→ **TASK OBJECTIVE**
Render the records as a Markdown table with the columns Row and Text, one row per nonblank line, beginning at the line that has "How far apart" and stopping after the line that has "72938 millimetres".

☆ ☆ ☆ ☆

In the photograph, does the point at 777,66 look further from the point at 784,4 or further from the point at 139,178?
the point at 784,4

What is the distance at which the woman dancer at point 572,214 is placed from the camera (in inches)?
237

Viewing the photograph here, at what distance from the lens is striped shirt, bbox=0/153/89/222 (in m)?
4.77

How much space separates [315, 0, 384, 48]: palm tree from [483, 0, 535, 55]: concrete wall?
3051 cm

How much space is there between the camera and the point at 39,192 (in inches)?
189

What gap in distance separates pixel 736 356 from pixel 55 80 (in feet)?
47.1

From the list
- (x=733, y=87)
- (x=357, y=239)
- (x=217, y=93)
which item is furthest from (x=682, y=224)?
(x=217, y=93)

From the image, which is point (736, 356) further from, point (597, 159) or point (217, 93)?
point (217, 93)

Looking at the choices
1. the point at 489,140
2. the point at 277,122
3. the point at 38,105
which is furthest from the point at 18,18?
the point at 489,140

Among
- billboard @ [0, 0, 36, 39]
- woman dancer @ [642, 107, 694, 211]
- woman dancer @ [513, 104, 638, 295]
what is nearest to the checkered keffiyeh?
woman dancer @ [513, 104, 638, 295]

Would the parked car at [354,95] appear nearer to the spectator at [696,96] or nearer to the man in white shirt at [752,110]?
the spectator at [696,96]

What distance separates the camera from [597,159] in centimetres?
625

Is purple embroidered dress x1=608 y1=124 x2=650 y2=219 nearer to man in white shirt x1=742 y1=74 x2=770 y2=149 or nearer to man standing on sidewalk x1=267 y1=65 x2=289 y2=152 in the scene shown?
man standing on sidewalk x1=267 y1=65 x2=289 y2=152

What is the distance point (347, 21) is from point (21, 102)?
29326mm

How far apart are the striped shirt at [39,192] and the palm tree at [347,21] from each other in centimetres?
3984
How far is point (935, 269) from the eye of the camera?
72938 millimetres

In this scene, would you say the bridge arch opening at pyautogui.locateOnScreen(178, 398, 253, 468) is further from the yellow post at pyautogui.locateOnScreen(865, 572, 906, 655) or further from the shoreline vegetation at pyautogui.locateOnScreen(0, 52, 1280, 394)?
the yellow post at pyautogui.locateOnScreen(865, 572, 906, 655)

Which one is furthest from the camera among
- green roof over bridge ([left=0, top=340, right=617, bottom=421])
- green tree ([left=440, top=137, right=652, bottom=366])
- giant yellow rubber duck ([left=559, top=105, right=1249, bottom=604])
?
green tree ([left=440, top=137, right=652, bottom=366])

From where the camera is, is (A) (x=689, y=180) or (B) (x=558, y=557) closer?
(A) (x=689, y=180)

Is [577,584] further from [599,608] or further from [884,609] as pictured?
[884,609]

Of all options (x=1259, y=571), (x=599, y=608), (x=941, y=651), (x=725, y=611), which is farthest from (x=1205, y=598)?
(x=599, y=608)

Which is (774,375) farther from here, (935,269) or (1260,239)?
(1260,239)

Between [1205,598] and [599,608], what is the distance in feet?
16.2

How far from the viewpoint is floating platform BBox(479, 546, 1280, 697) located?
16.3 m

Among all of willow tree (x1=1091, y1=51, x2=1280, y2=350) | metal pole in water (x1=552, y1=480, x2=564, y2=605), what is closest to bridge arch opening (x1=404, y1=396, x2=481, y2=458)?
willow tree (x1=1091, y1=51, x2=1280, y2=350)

☆ ☆ ☆ ☆

→ **ANSWER TO THE TASK**
| Row | Text |
|---|---|
| 1 | How far apart are the striped shirt at [39,192] and the palm tree at [347,21] from each other in centimetres? |
| 2 | 3984 |
| 3 | How far is point (935, 269) from the eye of the camera? |
| 4 | 72938 millimetres |